(BRIEF): Locate every line in the material that contains the string "camera", treating uppercase and lowercase letters as distinct, and copy each such line.
++++ STORED ROWS
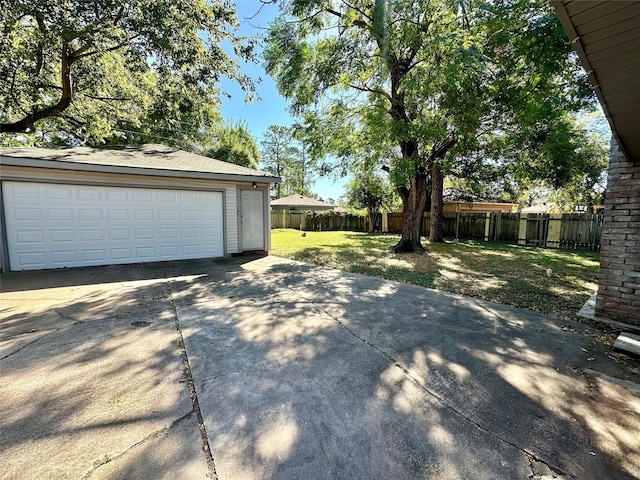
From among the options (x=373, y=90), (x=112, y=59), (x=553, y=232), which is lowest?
(x=553, y=232)

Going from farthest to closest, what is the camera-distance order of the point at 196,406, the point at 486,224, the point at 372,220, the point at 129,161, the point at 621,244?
the point at 372,220 → the point at 486,224 → the point at 129,161 → the point at 621,244 → the point at 196,406

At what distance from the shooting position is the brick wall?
352cm

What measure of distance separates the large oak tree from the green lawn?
188 centimetres

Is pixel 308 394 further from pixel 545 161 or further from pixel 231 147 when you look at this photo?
pixel 231 147

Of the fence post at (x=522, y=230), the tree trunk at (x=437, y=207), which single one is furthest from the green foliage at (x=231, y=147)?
the fence post at (x=522, y=230)

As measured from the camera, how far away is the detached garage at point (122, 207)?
20.2 ft

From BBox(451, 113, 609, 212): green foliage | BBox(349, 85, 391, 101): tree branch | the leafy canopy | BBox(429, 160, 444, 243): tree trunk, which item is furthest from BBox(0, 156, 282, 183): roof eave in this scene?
BBox(429, 160, 444, 243): tree trunk

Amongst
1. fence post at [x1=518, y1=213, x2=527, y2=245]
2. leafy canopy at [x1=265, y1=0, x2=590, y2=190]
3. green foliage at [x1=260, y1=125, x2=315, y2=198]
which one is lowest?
fence post at [x1=518, y1=213, x2=527, y2=245]

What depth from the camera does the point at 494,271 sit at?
7.12 metres

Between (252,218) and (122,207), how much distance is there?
11.1 ft

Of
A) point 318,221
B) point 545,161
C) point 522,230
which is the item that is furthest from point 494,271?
point 318,221

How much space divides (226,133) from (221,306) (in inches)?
761

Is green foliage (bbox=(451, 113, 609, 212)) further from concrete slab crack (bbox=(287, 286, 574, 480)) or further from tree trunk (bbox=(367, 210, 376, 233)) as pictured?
concrete slab crack (bbox=(287, 286, 574, 480))

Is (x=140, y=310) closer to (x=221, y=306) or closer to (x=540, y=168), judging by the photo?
(x=221, y=306)
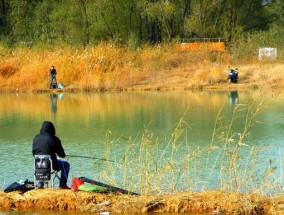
++++++++
(ANSWER TO THE EXERCISE):
Going from farthest to closest, what is the camera-distance order of the point at 196,406, the point at 486,224, the point at 372,220, the point at 129,161, the point at 621,244?
As measured from the camera, how far away is the detached garage at point (122, 207)?
What depth from the camera does the point at 494,271 sit at?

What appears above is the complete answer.